Another tricksy thing: route of challenge inoculum administration. It is said that zenamavir (a small-molecule antiviral) worked quite well in influenza challenge studies but failed in field trials. It’s thought that this is an experimental artifact: challenge trials administer the challenge inoculum dose with intranasal drops, but in the field it’s thought most infections occur from pulmonary aerosol delivery. (They stopped doing aerosol challenge in the 1970s, I’m told, for ethical reasons: made the study volunteers too sick, apparently.) I believe the better malaria challenge studies today administer the challenge inoculum by having the subject stick their arm into a plexiglass box full of infective mosquitos, perhaps for this reason.
A third consideration: it is very troublesome and expensive to set up a challenge model so they do not match the diversity of strains in the field. The challenge inoculum has to be manufactured/prepared like a drug, with GMP-like controls (so it’s reliable), and requires its own IND application with the FDA (or other regulator) for this reason. This is expensive. Also, both the choice of strain and the inoculum dose (and administration method) must be be characterized with their own clinical trials. So they’re pretty expensive to set up, and for this reason few are set up. This means that they will never match the etiological diversity of the field (or keep up with changing variants). Naturally this introduces questions of external validity since pathogenicity can vary quite a bit from strain to strains, particularly with RNA viruses since they mutate so rapidly. This is compounded by the ethical constraints that in some cases mean that you cannot use the most pathogenic variants—for example the switch in campylobacter studies from 41-176 to CG8421 in recent years, mainly to reduce the risk of Guillain-Barré syndrome. I think this animates a lot of the FDA’s perceived bias against basing approvals on challenge-model data alone.

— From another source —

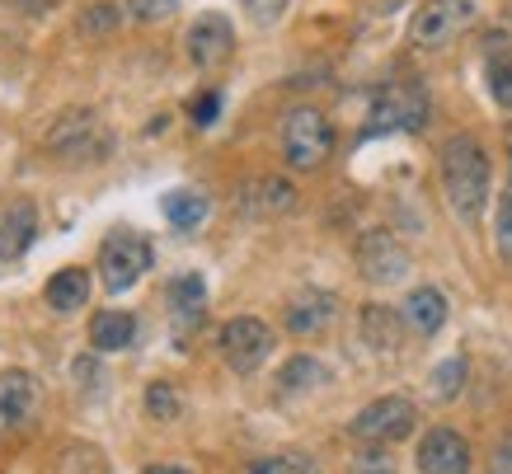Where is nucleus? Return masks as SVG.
Returning a JSON list of instances; mask_svg holds the SVG:
<instances>
[{"label": "nucleus", "mask_w": 512, "mask_h": 474, "mask_svg": "<svg viewBox=\"0 0 512 474\" xmlns=\"http://www.w3.org/2000/svg\"><path fill=\"white\" fill-rule=\"evenodd\" d=\"M437 174H442V193H447V207L456 212V221L475 226L489 202V155L470 132H456V137L442 141V155H437Z\"/></svg>", "instance_id": "1"}, {"label": "nucleus", "mask_w": 512, "mask_h": 474, "mask_svg": "<svg viewBox=\"0 0 512 474\" xmlns=\"http://www.w3.org/2000/svg\"><path fill=\"white\" fill-rule=\"evenodd\" d=\"M339 137H334V123H329L325 113L315 104H296L287 108V118H282V155H287V165L292 169H320L334 155Z\"/></svg>", "instance_id": "2"}, {"label": "nucleus", "mask_w": 512, "mask_h": 474, "mask_svg": "<svg viewBox=\"0 0 512 474\" xmlns=\"http://www.w3.org/2000/svg\"><path fill=\"white\" fill-rule=\"evenodd\" d=\"M43 146H47V155H57L66 165H90V160H104V155H109L113 137H109V127L99 123V113L71 108V113H62L57 123L47 127Z\"/></svg>", "instance_id": "3"}, {"label": "nucleus", "mask_w": 512, "mask_h": 474, "mask_svg": "<svg viewBox=\"0 0 512 474\" xmlns=\"http://www.w3.org/2000/svg\"><path fill=\"white\" fill-rule=\"evenodd\" d=\"M428 94L419 85H390L372 99V113H367V127H362V137H390V132H419L428 123Z\"/></svg>", "instance_id": "4"}, {"label": "nucleus", "mask_w": 512, "mask_h": 474, "mask_svg": "<svg viewBox=\"0 0 512 474\" xmlns=\"http://www.w3.org/2000/svg\"><path fill=\"white\" fill-rule=\"evenodd\" d=\"M151 268V245H146V235L137 230H113L104 249H99V282L118 296V291L137 287L141 277Z\"/></svg>", "instance_id": "5"}, {"label": "nucleus", "mask_w": 512, "mask_h": 474, "mask_svg": "<svg viewBox=\"0 0 512 474\" xmlns=\"http://www.w3.org/2000/svg\"><path fill=\"white\" fill-rule=\"evenodd\" d=\"M470 19H475V0H423L409 19V43L423 52L447 47L456 33H466Z\"/></svg>", "instance_id": "6"}, {"label": "nucleus", "mask_w": 512, "mask_h": 474, "mask_svg": "<svg viewBox=\"0 0 512 474\" xmlns=\"http://www.w3.org/2000/svg\"><path fill=\"white\" fill-rule=\"evenodd\" d=\"M268 352H273V329L259 315H235L221 324V357L231 371H240V376L259 371L268 362Z\"/></svg>", "instance_id": "7"}, {"label": "nucleus", "mask_w": 512, "mask_h": 474, "mask_svg": "<svg viewBox=\"0 0 512 474\" xmlns=\"http://www.w3.org/2000/svg\"><path fill=\"white\" fill-rule=\"evenodd\" d=\"M419 423V413L404 395H381L372 399L367 409L353 418V437L367 446H381V442H404L409 432Z\"/></svg>", "instance_id": "8"}, {"label": "nucleus", "mask_w": 512, "mask_h": 474, "mask_svg": "<svg viewBox=\"0 0 512 474\" xmlns=\"http://www.w3.org/2000/svg\"><path fill=\"white\" fill-rule=\"evenodd\" d=\"M357 273L376 282V287H390V282H400L409 273V254L390 230H367L357 240Z\"/></svg>", "instance_id": "9"}, {"label": "nucleus", "mask_w": 512, "mask_h": 474, "mask_svg": "<svg viewBox=\"0 0 512 474\" xmlns=\"http://www.w3.org/2000/svg\"><path fill=\"white\" fill-rule=\"evenodd\" d=\"M38 399H43V385L29 371H0V437L29 428L33 413H38Z\"/></svg>", "instance_id": "10"}, {"label": "nucleus", "mask_w": 512, "mask_h": 474, "mask_svg": "<svg viewBox=\"0 0 512 474\" xmlns=\"http://www.w3.org/2000/svg\"><path fill=\"white\" fill-rule=\"evenodd\" d=\"M184 52H188V62L193 66H221V62H231V52H235V29H231V19L226 15H202L188 24L184 33Z\"/></svg>", "instance_id": "11"}, {"label": "nucleus", "mask_w": 512, "mask_h": 474, "mask_svg": "<svg viewBox=\"0 0 512 474\" xmlns=\"http://www.w3.org/2000/svg\"><path fill=\"white\" fill-rule=\"evenodd\" d=\"M423 474H470V442L456 428H428L419 442Z\"/></svg>", "instance_id": "12"}, {"label": "nucleus", "mask_w": 512, "mask_h": 474, "mask_svg": "<svg viewBox=\"0 0 512 474\" xmlns=\"http://www.w3.org/2000/svg\"><path fill=\"white\" fill-rule=\"evenodd\" d=\"M339 315V296L325 287H306L296 291L292 301H287V334L306 338V334H325L329 324Z\"/></svg>", "instance_id": "13"}, {"label": "nucleus", "mask_w": 512, "mask_h": 474, "mask_svg": "<svg viewBox=\"0 0 512 474\" xmlns=\"http://www.w3.org/2000/svg\"><path fill=\"white\" fill-rule=\"evenodd\" d=\"M235 207L245 216H287L296 212V188L287 179H249L240 193H235Z\"/></svg>", "instance_id": "14"}, {"label": "nucleus", "mask_w": 512, "mask_h": 474, "mask_svg": "<svg viewBox=\"0 0 512 474\" xmlns=\"http://www.w3.org/2000/svg\"><path fill=\"white\" fill-rule=\"evenodd\" d=\"M38 235V207L33 202H10L0 212V263L24 259V249H33Z\"/></svg>", "instance_id": "15"}, {"label": "nucleus", "mask_w": 512, "mask_h": 474, "mask_svg": "<svg viewBox=\"0 0 512 474\" xmlns=\"http://www.w3.org/2000/svg\"><path fill=\"white\" fill-rule=\"evenodd\" d=\"M400 315H404V324H409V334L433 338V334H442V324H447V296L437 287H414L404 296Z\"/></svg>", "instance_id": "16"}, {"label": "nucleus", "mask_w": 512, "mask_h": 474, "mask_svg": "<svg viewBox=\"0 0 512 474\" xmlns=\"http://www.w3.org/2000/svg\"><path fill=\"white\" fill-rule=\"evenodd\" d=\"M47 306L57 310V315H71V310H80L85 301H90V268H57V273L47 277Z\"/></svg>", "instance_id": "17"}, {"label": "nucleus", "mask_w": 512, "mask_h": 474, "mask_svg": "<svg viewBox=\"0 0 512 474\" xmlns=\"http://www.w3.org/2000/svg\"><path fill=\"white\" fill-rule=\"evenodd\" d=\"M160 212H165V221H170L174 230H202L207 226V216H212V198L202 193V188H174V193H165V202H160Z\"/></svg>", "instance_id": "18"}, {"label": "nucleus", "mask_w": 512, "mask_h": 474, "mask_svg": "<svg viewBox=\"0 0 512 474\" xmlns=\"http://www.w3.org/2000/svg\"><path fill=\"white\" fill-rule=\"evenodd\" d=\"M137 338V315L132 310H99L90 320V348L94 352H123Z\"/></svg>", "instance_id": "19"}, {"label": "nucleus", "mask_w": 512, "mask_h": 474, "mask_svg": "<svg viewBox=\"0 0 512 474\" xmlns=\"http://www.w3.org/2000/svg\"><path fill=\"white\" fill-rule=\"evenodd\" d=\"M357 320H362V338H367L376 352H395L400 348V338H404V329H409L400 310H390V306H362L357 310Z\"/></svg>", "instance_id": "20"}, {"label": "nucleus", "mask_w": 512, "mask_h": 474, "mask_svg": "<svg viewBox=\"0 0 512 474\" xmlns=\"http://www.w3.org/2000/svg\"><path fill=\"white\" fill-rule=\"evenodd\" d=\"M484 80H489L494 104L503 108V113H512V47H503V52H489V62H484Z\"/></svg>", "instance_id": "21"}, {"label": "nucleus", "mask_w": 512, "mask_h": 474, "mask_svg": "<svg viewBox=\"0 0 512 474\" xmlns=\"http://www.w3.org/2000/svg\"><path fill=\"white\" fill-rule=\"evenodd\" d=\"M76 24H80V33H85V38H109V33L123 24V10H118L113 0H94V5H85V10H80Z\"/></svg>", "instance_id": "22"}, {"label": "nucleus", "mask_w": 512, "mask_h": 474, "mask_svg": "<svg viewBox=\"0 0 512 474\" xmlns=\"http://www.w3.org/2000/svg\"><path fill=\"white\" fill-rule=\"evenodd\" d=\"M494 249H498V263L512 273V174L503 193H498V212H494Z\"/></svg>", "instance_id": "23"}, {"label": "nucleus", "mask_w": 512, "mask_h": 474, "mask_svg": "<svg viewBox=\"0 0 512 474\" xmlns=\"http://www.w3.org/2000/svg\"><path fill=\"white\" fill-rule=\"evenodd\" d=\"M320 381H325V367H320L315 357H292L278 376V390L282 395H292V390H301V385H320Z\"/></svg>", "instance_id": "24"}, {"label": "nucleus", "mask_w": 512, "mask_h": 474, "mask_svg": "<svg viewBox=\"0 0 512 474\" xmlns=\"http://www.w3.org/2000/svg\"><path fill=\"white\" fill-rule=\"evenodd\" d=\"M461 385H466V357H447V362H437L433 395L442 399V404H451V399L461 395Z\"/></svg>", "instance_id": "25"}, {"label": "nucleus", "mask_w": 512, "mask_h": 474, "mask_svg": "<svg viewBox=\"0 0 512 474\" xmlns=\"http://www.w3.org/2000/svg\"><path fill=\"white\" fill-rule=\"evenodd\" d=\"M146 413H151L156 423L179 418V390H174L170 381H151V385H146Z\"/></svg>", "instance_id": "26"}, {"label": "nucleus", "mask_w": 512, "mask_h": 474, "mask_svg": "<svg viewBox=\"0 0 512 474\" xmlns=\"http://www.w3.org/2000/svg\"><path fill=\"white\" fill-rule=\"evenodd\" d=\"M249 474H320L306 456H264L249 465Z\"/></svg>", "instance_id": "27"}, {"label": "nucleus", "mask_w": 512, "mask_h": 474, "mask_svg": "<svg viewBox=\"0 0 512 474\" xmlns=\"http://www.w3.org/2000/svg\"><path fill=\"white\" fill-rule=\"evenodd\" d=\"M170 301L179 310H202V301H207V287H202V277L198 273H188V277H179L170 287Z\"/></svg>", "instance_id": "28"}, {"label": "nucleus", "mask_w": 512, "mask_h": 474, "mask_svg": "<svg viewBox=\"0 0 512 474\" xmlns=\"http://www.w3.org/2000/svg\"><path fill=\"white\" fill-rule=\"evenodd\" d=\"M287 5H292V0H240V10H245L254 24H264V29L268 24H278Z\"/></svg>", "instance_id": "29"}, {"label": "nucleus", "mask_w": 512, "mask_h": 474, "mask_svg": "<svg viewBox=\"0 0 512 474\" xmlns=\"http://www.w3.org/2000/svg\"><path fill=\"white\" fill-rule=\"evenodd\" d=\"M188 113H193V123L198 127H212L217 123V113H221V94L217 90H202L193 104H188Z\"/></svg>", "instance_id": "30"}, {"label": "nucleus", "mask_w": 512, "mask_h": 474, "mask_svg": "<svg viewBox=\"0 0 512 474\" xmlns=\"http://www.w3.org/2000/svg\"><path fill=\"white\" fill-rule=\"evenodd\" d=\"M127 10H132L137 19H146V24H156V19H165V15L179 10V0H127Z\"/></svg>", "instance_id": "31"}, {"label": "nucleus", "mask_w": 512, "mask_h": 474, "mask_svg": "<svg viewBox=\"0 0 512 474\" xmlns=\"http://www.w3.org/2000/svg\"><path fill=\"white\" fill-rule=\"evenodd\" d=\"M489 474H512V432L494 446V456H489Z\"/></svg>", "instance_id": "32"}, {"label": "nucleus", "mask_w": 512, "mask_h": 474, "mask_svg": "<svg viewBox=\"0 0 512 474\" xmlns=\"http://www.w3.org/2000/svg\"><path fill=\"white\" fill-rule=\"evenodd\" d=\"M146 474H188V470H184V465H151Z\"/></svg>", "instance_id": "33"}, {"label": "nucleus", "mask_w": 512, "mask_h": 474, "mask_svg": "<svg viewBox=\"0 0 512 474\" xmlns=\"http://www.w3.org/2000/svg\"><path fill=\"white\" fill-rule=\"evenodd\" d=\"M503 146H508V165H512V123H508V132H503Z\"/></svg>", "instance_id": "34"}]
</instances>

So lots of traps for the unwary.
But all that aside, there’s progress! hVIVO in London is now offering Covid challenge studies on its website.
And a few years ago the FDA did actually grant approval to Vaxchora’s cholera vaccine on the basis of a three-site challenge study so all these issues can for sure be overcome, which is good news for people living in areas at risk for Zika.
All great points!
The parts about influenza and campylobacter challenge trials are new to me but that makes sense.
I was reading some of the literature on malaria challenge trials and that confirmed what you mentioned about the mosquito bite model, rather than using the sporozoites directly.
This is super informative; thank you!